--- Start Data provided ---

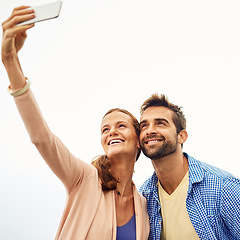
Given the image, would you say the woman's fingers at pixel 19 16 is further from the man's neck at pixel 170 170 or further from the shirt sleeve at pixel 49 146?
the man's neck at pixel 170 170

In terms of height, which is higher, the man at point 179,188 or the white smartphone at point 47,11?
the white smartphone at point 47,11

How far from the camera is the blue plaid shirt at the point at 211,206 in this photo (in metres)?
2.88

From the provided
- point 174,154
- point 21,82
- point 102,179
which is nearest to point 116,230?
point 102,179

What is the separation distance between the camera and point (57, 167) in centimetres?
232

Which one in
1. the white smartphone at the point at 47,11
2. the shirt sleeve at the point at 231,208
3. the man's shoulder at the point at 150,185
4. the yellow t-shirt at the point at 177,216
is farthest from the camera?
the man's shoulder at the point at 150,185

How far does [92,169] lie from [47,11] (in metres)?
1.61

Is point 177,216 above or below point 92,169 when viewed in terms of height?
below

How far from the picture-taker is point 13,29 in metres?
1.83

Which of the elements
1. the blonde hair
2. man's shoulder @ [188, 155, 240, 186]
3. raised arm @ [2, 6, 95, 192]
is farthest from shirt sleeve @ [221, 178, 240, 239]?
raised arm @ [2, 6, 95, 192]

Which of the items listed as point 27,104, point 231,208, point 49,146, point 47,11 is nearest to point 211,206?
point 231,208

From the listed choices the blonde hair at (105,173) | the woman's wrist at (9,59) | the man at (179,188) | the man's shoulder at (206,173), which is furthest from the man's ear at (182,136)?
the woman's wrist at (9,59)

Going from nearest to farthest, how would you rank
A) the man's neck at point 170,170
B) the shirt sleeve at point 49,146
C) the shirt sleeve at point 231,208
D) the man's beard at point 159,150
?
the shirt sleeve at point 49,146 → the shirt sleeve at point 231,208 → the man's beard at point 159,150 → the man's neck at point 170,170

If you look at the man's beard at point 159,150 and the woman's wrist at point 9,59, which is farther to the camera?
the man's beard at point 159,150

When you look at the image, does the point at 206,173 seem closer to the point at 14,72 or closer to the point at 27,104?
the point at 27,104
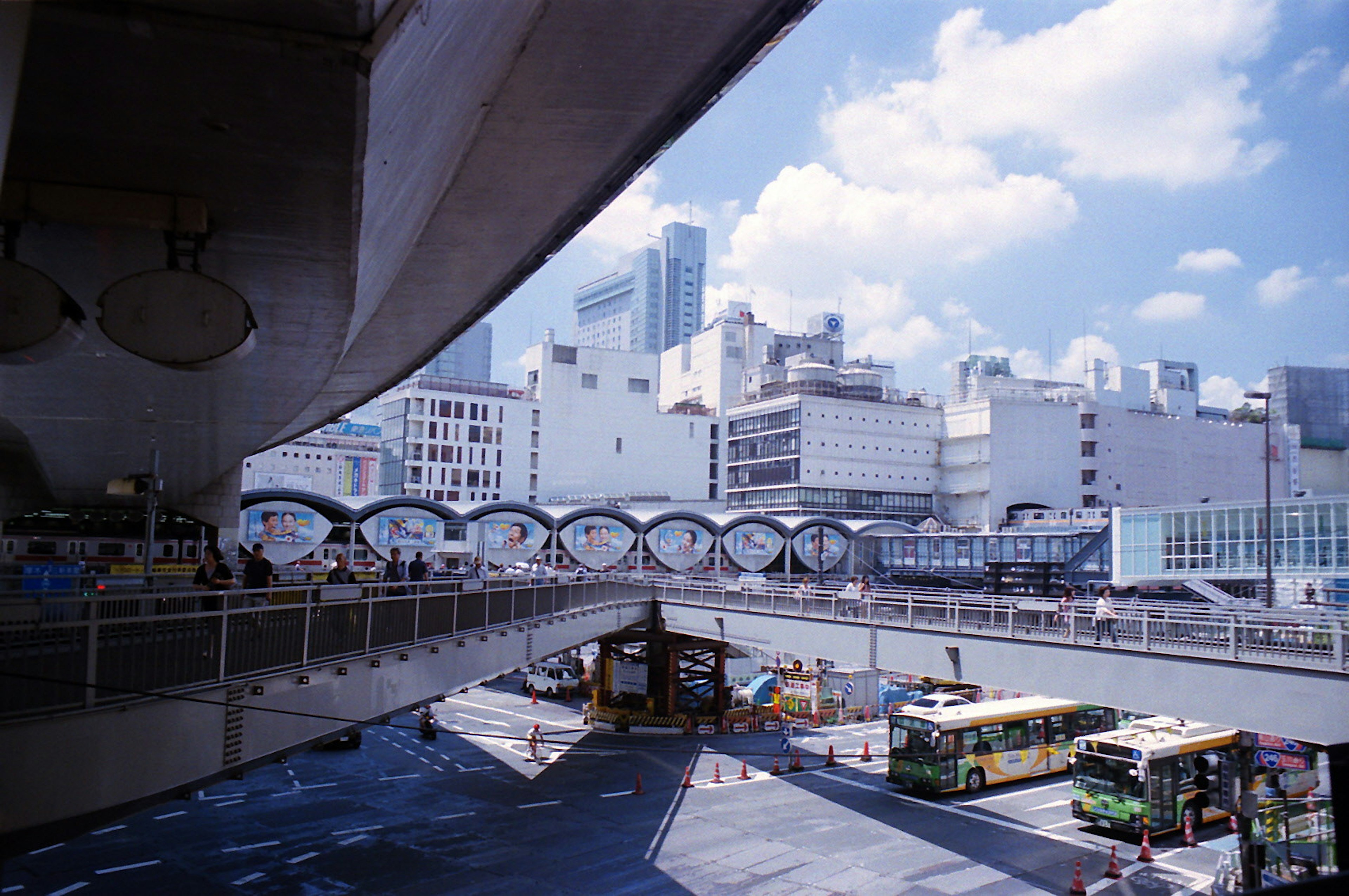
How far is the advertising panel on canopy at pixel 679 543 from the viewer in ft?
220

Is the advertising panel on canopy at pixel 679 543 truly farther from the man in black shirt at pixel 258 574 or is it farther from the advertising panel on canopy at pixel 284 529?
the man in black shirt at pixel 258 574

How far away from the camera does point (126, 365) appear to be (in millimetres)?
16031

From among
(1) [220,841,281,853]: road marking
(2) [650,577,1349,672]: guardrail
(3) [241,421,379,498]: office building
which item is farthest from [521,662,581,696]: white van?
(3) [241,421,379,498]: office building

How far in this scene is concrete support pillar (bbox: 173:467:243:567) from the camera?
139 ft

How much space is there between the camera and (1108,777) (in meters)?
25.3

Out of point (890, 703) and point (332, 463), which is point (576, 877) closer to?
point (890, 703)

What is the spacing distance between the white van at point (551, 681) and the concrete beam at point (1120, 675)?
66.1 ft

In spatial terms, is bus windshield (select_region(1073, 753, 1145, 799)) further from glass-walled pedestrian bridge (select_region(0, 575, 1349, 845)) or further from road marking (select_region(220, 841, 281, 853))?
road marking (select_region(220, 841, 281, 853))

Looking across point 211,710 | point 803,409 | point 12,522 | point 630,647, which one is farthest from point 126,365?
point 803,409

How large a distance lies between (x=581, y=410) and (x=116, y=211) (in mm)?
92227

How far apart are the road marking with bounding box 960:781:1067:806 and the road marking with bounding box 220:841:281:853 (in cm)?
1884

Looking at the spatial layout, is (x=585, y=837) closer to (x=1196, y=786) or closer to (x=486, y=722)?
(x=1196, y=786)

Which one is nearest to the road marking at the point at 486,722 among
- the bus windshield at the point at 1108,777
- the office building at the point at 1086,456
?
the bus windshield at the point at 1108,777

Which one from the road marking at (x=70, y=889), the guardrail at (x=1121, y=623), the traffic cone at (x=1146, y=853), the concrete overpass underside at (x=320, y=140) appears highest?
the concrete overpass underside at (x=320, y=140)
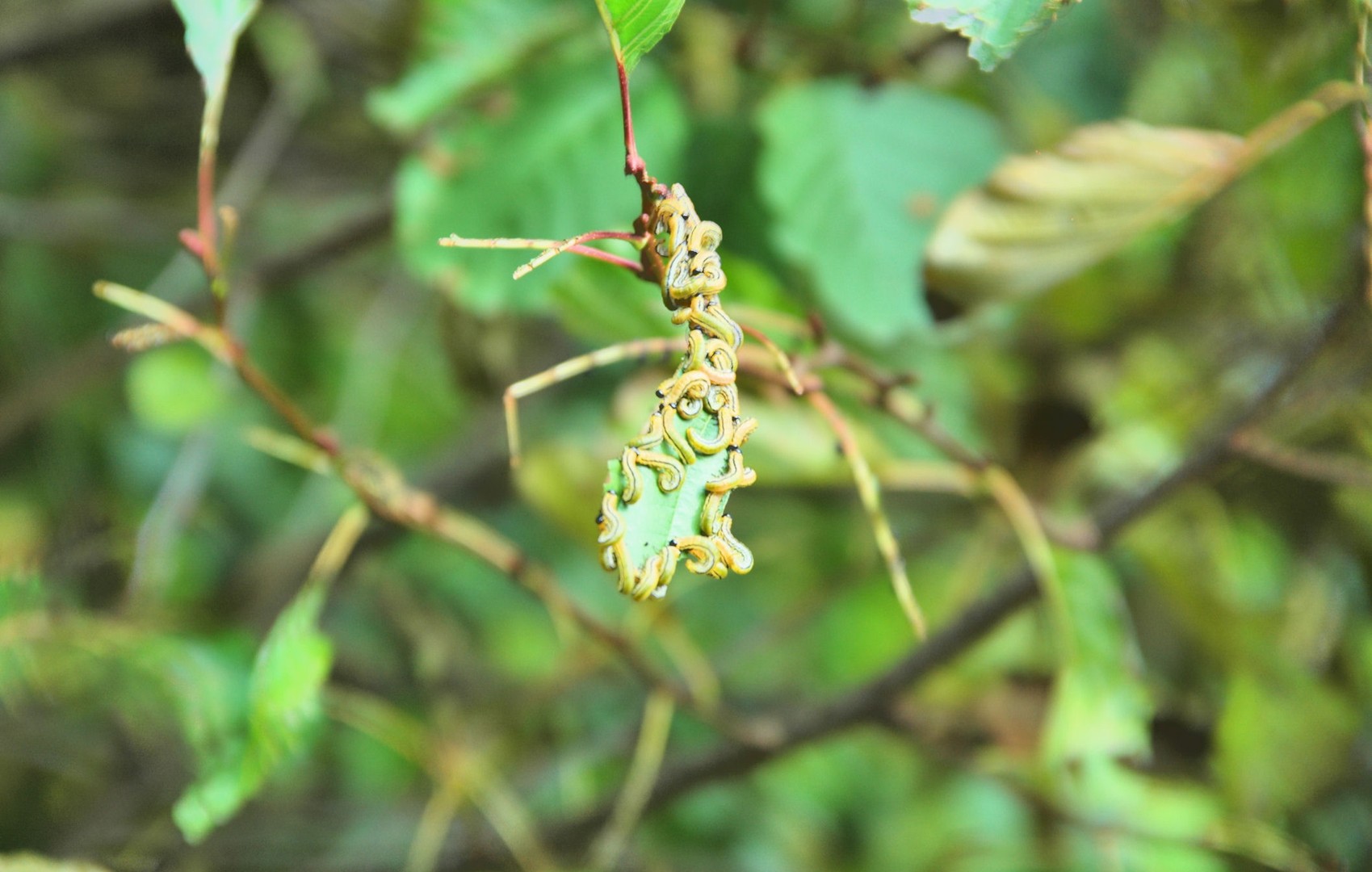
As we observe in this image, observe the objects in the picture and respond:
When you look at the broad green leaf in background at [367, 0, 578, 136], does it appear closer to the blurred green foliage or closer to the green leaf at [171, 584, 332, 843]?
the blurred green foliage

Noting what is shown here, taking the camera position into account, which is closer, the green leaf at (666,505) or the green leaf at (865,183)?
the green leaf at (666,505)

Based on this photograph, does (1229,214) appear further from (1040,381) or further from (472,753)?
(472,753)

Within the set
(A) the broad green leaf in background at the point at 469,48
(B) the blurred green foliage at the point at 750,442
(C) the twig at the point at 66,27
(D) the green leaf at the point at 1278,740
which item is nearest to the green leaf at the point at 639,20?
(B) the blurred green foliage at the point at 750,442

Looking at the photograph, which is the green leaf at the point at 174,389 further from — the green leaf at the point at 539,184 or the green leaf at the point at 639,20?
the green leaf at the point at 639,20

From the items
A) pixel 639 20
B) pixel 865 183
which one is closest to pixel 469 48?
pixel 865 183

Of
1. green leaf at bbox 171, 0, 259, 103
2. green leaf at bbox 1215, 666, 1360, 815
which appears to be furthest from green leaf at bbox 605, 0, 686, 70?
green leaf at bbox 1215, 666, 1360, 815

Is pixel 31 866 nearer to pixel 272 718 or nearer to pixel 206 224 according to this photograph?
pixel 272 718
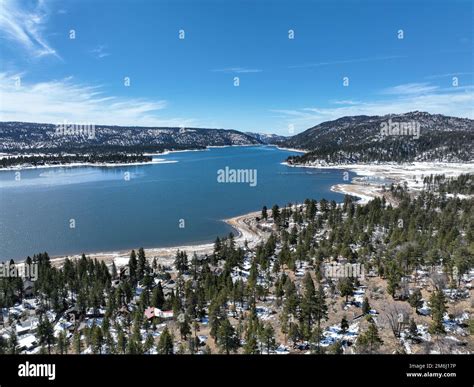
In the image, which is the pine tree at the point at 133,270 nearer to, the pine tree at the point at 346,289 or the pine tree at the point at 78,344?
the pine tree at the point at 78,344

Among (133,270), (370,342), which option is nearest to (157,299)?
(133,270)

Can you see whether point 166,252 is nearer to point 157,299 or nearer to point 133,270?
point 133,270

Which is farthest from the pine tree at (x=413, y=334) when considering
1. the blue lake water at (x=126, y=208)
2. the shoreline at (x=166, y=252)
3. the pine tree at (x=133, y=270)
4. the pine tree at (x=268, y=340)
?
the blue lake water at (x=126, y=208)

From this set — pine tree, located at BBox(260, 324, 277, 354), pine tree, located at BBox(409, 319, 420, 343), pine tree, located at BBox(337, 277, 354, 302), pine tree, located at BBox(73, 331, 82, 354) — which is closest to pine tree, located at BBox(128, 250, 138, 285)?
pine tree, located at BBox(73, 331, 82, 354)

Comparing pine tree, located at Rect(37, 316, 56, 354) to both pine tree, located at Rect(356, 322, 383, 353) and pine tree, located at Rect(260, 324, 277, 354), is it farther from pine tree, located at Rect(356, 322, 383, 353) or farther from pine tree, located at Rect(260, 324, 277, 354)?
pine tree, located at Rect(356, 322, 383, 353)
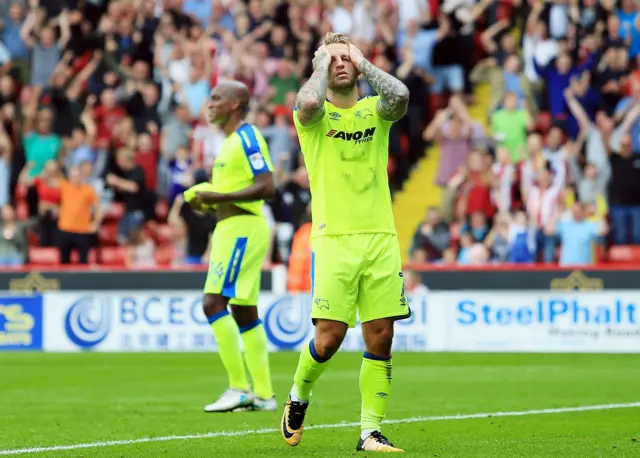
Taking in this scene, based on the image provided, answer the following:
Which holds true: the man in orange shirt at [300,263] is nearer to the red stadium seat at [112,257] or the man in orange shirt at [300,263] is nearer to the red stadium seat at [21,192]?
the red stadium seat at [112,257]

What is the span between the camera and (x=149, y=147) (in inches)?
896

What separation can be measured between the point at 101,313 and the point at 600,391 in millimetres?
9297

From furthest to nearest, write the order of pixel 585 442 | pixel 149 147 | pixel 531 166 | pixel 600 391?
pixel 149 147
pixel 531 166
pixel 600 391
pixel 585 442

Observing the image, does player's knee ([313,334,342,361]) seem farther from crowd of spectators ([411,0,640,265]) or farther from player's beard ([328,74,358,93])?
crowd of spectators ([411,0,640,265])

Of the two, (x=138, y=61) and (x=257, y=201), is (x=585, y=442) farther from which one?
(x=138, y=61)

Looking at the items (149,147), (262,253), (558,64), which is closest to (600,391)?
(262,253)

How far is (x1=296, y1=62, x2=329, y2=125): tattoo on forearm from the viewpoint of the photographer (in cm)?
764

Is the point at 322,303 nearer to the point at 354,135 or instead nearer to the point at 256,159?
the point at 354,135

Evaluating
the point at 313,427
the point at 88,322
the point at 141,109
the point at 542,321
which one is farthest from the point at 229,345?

--- End Data provided ---

## Task details
Set down, word for word, every line from the line that holds "Taking in this" to the end of the entries above, including both ends.

## Response to this exercise
Taking in this scene, based on the image provided, answer the following:
Which holds true: the man in orange shirt at [300,263] is nearer to the red stadium seat at [112,257] or the man in orange shirt at [300,263] is nearer to the red stadium seat at [21,192]?
the red stadium seat at [112,257]

What is the span between the camera and (x=149, y=147) (in inches)?
896

What separation can be measured between the point at 101,313 and the point at 600,391 in millimetres?
9297

From furthest to nearest, write the order of pixel 585 442 | pixel 149 147 | pixel 531 166 | pixel 600 391?
pixel 149 147
pixel 531 166
pixel 600 391
pixel 585 442

Observing the image, does player's knee ([313,334,342,361]) seem farther from crowd of spectators ([411,0,640,265]) or farther from player's beard ([328,74,358,93])?
crowd of spectators ([411,0,640,265])

Of the two, (x=138, y=61) and (x=257, y=201), is (x=585, y=442) farther from which one?
(x=138, y=61)

Looking at the items (149,147), (262,253), (558,64), which is closest to (600,391)?
(262,253)

How far is (x1=296, y1=62, x2=329, y2=125): tattoo on forearm from the viewpoint of the photographer (in cm)?
764

Is the point at 322,303 nearer to the point at 354,135 or instead nearer to the point at 256,159?
the point at 354,135

Evaluating
the point at 313,427
the point at 88,322
the point at 141,109
the point at 542,321
which one is farthest from the point at 229,345?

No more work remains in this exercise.